» Direction
Retype every line of the records below word for word, without any alteration.

» Items from a dataset
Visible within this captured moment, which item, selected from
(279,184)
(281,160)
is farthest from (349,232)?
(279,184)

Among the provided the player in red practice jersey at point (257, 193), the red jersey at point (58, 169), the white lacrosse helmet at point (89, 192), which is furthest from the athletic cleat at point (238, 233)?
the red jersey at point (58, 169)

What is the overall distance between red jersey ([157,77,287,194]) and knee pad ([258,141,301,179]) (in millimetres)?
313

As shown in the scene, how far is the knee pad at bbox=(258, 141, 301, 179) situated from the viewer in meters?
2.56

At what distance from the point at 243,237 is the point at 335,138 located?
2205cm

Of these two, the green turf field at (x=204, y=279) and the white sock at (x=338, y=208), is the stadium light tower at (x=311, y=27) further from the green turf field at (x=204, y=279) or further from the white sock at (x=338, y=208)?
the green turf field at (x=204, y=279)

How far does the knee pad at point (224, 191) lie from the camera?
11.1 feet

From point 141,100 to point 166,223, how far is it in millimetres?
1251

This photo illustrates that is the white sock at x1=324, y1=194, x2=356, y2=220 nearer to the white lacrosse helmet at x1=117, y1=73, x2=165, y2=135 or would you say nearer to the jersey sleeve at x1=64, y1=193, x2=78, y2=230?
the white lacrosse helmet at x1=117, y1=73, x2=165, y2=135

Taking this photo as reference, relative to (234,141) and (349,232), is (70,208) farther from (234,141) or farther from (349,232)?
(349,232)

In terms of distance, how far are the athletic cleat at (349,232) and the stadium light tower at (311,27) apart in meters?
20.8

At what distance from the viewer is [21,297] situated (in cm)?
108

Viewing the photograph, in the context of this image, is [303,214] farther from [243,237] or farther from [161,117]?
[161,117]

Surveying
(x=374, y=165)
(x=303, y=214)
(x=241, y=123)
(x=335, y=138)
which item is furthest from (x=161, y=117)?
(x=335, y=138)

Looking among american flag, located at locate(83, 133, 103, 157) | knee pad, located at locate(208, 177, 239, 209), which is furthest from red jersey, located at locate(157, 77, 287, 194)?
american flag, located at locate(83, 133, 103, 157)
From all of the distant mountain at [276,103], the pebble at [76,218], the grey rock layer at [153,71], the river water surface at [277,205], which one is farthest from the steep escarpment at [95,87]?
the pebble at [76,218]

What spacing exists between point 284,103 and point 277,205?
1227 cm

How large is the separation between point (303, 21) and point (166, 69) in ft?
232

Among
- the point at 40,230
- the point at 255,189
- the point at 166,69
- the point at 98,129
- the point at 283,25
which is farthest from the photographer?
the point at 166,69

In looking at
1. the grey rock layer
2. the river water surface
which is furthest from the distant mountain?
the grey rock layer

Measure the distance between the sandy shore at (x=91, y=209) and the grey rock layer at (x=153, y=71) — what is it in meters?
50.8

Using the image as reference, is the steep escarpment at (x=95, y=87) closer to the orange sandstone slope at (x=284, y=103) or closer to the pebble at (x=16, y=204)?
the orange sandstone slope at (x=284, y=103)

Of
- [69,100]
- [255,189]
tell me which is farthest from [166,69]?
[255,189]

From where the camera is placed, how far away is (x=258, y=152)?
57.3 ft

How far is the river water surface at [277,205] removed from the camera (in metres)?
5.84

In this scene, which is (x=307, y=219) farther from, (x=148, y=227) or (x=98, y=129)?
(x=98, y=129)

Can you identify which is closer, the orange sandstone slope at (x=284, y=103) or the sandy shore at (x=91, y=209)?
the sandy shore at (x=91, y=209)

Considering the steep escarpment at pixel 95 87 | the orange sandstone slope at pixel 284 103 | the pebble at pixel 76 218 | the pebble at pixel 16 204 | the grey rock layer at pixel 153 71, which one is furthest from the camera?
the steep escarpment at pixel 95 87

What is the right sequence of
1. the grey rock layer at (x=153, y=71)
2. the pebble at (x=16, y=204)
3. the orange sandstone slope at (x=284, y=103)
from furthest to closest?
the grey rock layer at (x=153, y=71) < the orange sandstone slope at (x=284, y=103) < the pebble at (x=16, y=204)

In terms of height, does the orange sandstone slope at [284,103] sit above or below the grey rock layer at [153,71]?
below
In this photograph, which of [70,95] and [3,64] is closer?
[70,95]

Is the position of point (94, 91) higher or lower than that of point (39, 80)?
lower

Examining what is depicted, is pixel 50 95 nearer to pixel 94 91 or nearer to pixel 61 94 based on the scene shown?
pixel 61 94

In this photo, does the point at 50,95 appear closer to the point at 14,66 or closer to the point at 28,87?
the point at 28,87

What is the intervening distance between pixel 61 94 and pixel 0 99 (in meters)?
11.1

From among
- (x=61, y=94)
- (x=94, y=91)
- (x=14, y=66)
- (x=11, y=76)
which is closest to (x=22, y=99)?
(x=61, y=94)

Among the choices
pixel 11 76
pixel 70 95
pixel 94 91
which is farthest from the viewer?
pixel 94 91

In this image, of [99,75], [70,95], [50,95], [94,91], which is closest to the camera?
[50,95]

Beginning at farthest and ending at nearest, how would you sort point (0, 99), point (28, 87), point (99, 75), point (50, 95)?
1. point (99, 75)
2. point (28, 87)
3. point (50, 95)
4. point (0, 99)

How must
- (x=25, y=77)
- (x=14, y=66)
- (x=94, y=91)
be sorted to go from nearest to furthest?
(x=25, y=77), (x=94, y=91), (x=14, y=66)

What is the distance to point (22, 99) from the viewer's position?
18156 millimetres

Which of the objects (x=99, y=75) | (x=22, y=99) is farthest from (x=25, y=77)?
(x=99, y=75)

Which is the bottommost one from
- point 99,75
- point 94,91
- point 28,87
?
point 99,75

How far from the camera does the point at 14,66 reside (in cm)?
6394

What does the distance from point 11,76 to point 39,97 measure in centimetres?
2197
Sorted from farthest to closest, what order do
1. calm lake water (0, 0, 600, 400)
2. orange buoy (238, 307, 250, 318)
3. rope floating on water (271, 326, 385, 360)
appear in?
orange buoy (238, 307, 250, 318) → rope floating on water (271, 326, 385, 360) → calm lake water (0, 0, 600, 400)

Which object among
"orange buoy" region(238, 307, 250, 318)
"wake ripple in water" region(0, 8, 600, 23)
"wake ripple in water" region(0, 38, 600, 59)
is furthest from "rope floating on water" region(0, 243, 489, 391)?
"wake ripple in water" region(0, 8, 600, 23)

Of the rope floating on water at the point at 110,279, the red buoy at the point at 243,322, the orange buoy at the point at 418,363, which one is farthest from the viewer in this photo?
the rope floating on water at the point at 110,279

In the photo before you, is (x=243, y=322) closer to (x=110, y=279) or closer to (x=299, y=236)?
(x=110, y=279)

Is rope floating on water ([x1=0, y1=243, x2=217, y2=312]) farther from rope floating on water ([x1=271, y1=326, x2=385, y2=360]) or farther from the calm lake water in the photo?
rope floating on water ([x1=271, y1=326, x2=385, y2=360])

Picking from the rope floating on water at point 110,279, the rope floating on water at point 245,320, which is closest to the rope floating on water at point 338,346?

» Output of the exercise
Visible within this captured moment, which item, selected from
(279,184)
(281,160)
is farthest from (349,232)?
(279,184)

Among the provided the player in red practice jersey at point (257, 193), the red jersey at point (58, 169), the white lacrosse helmet at point (89, 192), which is furthest from the athletic cleat at point (238, 233)?
the red jersey at point (58, 169)

What is the overall distance between red jersey ([157,77,287,194]) and knee pad ([258,141,301,179]) (in millimetres)?
313

As shown in the scene, how far is the knee pad at bbox=(258, 141, 301, 179) situated from the viewer in meters?
2.56

At what distance from the point at 243,237 is the point at 335,138 located?
2205cm

Of these two, the green turf field at (x=204, y=279) and the white sock at (x=338, y=208), is the stadium light tower at (x=311, y=27) further from the green turf field at (x=204, y=279) or further from the white sock at (x=338, y=208)?
the green turf field at (x=204, y=279)

How far does the knee pad at point (224, 191) lie from the camera?
11.1 feet

From point 141,100 to point 166,223, how far is it in millimetres?
1251

This photo illustrates that is the white sock at x1=324, y1=194, x2=356, y2=220 nearer to the white lacrosse helmet at x1=117, y1=73, x2=165, y2=135 or would you say nearer to the jersey sleeve at x1=64, y1=193, x2=78, y2=230?
the white lacrosse helmet at x1=117, y1=73, x2=165, y2=135

Taking this photo as reference, relative to (234,141) and (349,232), is (70,208) farther from (234,141) or farther from (349,232)?
(349,232)

In terms of distance, how far are the athletic cleat at (349,232) and the stadium light tower at (311,27) apart in meters?
20.8

At what distance from the viewer is [21,297] situated (in cm)?
108

Viewing the photograph, in the context of this image, is [303,214] farther from [243,237] or farther from [161,117]?
[161,117]

Surveying
(x=374, y=165)
(x=303, y=214)
(x=241, y=123)
(x=335, y=138)
which item is furthest from (x=161, y=117)?
(x=335, y=138)

Looking among american flag, located at locate(83, 133, 103, 157) | knee pad, located at locate(208, 177, 239, 209), which is furthest from red jersey, located at locate(157, 77, 287, 194)?
american flag, located at locate(83, 133, 103, 157)
From all of the distant mountain at [276,103], the pebble at [76,218], the grey rock layer at [153,71], the river water surface at [277,205], which one is farthest from the steep escarpment at [95,87]?
the pebble at [76,218]

What spacing exists between point 284,103 and point 277,205?
1227 cm

How large is the separation between point (303, 21) and point (166, 69) in ft?
232

Among
- the point at 40,230
- the point at 255,189
- the point at 166,69
- the point at 98,129
- the point at 283,25
which is farthest from the photographer?
the point at 166,69

In looking at
1. the grey rock layer
2. the river water surface
which is furthest from the distant mountain?
the grey rock layer

Measure the distance between the sandy shore at (x=91, y=209) and the grey rock layer at (x=153, y=71) — what is it in meters?
50.8

Using the image as reference, is the steep escarpment at (x=95, y=87) closer to the orange sandstone slope at (x=284, y=103) or closer to the pebble at (x=16, y=204)?
the orange sandstone slope at (x=284, y=103)

Of
- [69,100]
- [255,189]
tell me which is farthest from [166,69]?
[255,189]

From where the camera is placed, how far away is (x=258, y=152)?
57.3 ft

How far is the river water surface at [277,205] removed from the camera (in metres)?
5.84

In this scene, which is (x=307, y=219) farther from, (x=148, y=227) or (x=98, y=129)?
(x=98, y=129)

Can you identify which is closer, the orange sandstone slope at (x=284, y=103) or the sandy shore at (x=91, y=209)?
the sandy shore at (x=91, y=209)

Considering the steep escarpment at pixel 95 87 | the orange sandstone slope at pixel 284 103 | the pebble at pixel 76 218 | the pebble at pixel 16 204 | the grey rock layer at pixel 153 71, which one is furthest from the camera?
the steep escarpment at pixel 95 87

What is the right sequence of
1. the grey rock layer at (x=153, y=71)
2. the pebble at (x=16, y=204)
3. the orange sandstone slope at (x=284, y=103)
from furthest to closest?
the grey rock layer at (x=153, y=71) < the orange sandstone slope at (x=284, y=103) < the pebble at (x=16, y=204)

In terms of height, does the orange sandstone slope at [284,103] sit above or below the grey rock layer at [153,71]?
below
In this photograph, which of [70,95] and [3,64] is closer?
[70,95]

Is the position of point (94, 91) higher or lower than that of point (39, 80)?
lower

Examining what is depicted, is pixel 50 95 nearer to pixel 94 91 or nearer to pixel 61 94 based on the scene shown?
pixel 61 94

In this photo, does the point at 50,95 appear closer to the point at 14,66 or closer to the point at 28,87?
the point at 28,87

What is the intervening distance between pixel 61 94 and pixel 0 99 (in meters)?
11.1

From among
- (x=61, y=94)
- (x=94, y=91)
- (x=14, y=66)
- (x=11, y=76)
which is closest to (x=22, y=99)?
(x=61, y=94)

Among the choices
pixel 11 76
pixel 70 95
pixel 94 91
which is farthest from the viewer?
pixel 94 91

In this image, of [99,75], [70,95], [50,95], [94,91], which is closest to the camera?
[50,95]

Beginning at farthest and ending at nearest, how would you sort point (0, 99), point (28, 87), point (99, 75), point (50, 95)?
1. point (99, 75)
2. point (28, 87)
3. point (50, 95)
4. point (0, 99)

How must
- (x=25, y=77)
- (x=14, y=66)
- (x=94, y=91)
be sorted to go from nearest to furthest?
(x=25, y=77), (x=94, y=91), (x=14, y=66)

What is the distance to point (22, 99) from the viewer's position?
18156 millimetres

Which of the objects (x=99, y=75) | (x=22, y=99) is farthest from (x=25, y=77)?
(x=99, y=75)

Which is the bottommost one from
- point 99,75
- point 94,91
- point 28,87
?
point 99,75

How far from the camera does the point at 14,66 reside (in cm)?
6394

What does the distance from point 11,76 to point 39,97 measure in centimetres?
2197
Sorted from farthest to closest, what order do
1. calm lake water (0, 0, 600, 400)
2. orange buoy (238, 307, 250, 318)
3. rope floating on water (271, 326, 385, 360)
appear in?
orange buoy (238, 307, 250, 318) → rope floating on water (271, 326, 385, 360) → calm lake water (0, 0, 600, 400)

Which object among
"orange buoy" region(238, 307, 250, 318)
"wake ripple in water" region(0, 8, 600, 23)
"wake ripple in water" region(0, 38, 600, 59)
is furthest from "rope floating on water" region(0, 243, 489, 391)?
"wake ripple in water" region(0, 8, 600, 23)

Of the rope floating on water at the point at 110,279, the red buoy at the point at 243,322, the orange buoy at the point at 418,363, which one is farthest from the viewer in this photo?
the rope floating on water at the point at 110,279

In the photo before you, is (x=243, y=322) closer to (x=110, y=279) or closer to (x=299, y=236)?
(x=110, y=279)

Is rope floating on water ([x1=0, y1=243, x2=217, y2=312]) farther from rope floating on water ([x1=271, y1=326, x2=385, y2=360]) or farther from the calm lake water in the photo?
rope floating on water ([x1=271, y1=326, x2=385, y2=360])

Picking from the rope floating on water at point 110,279, the rope floating on water at point 245,320, which is closest to the rope floating on water at point 338,346?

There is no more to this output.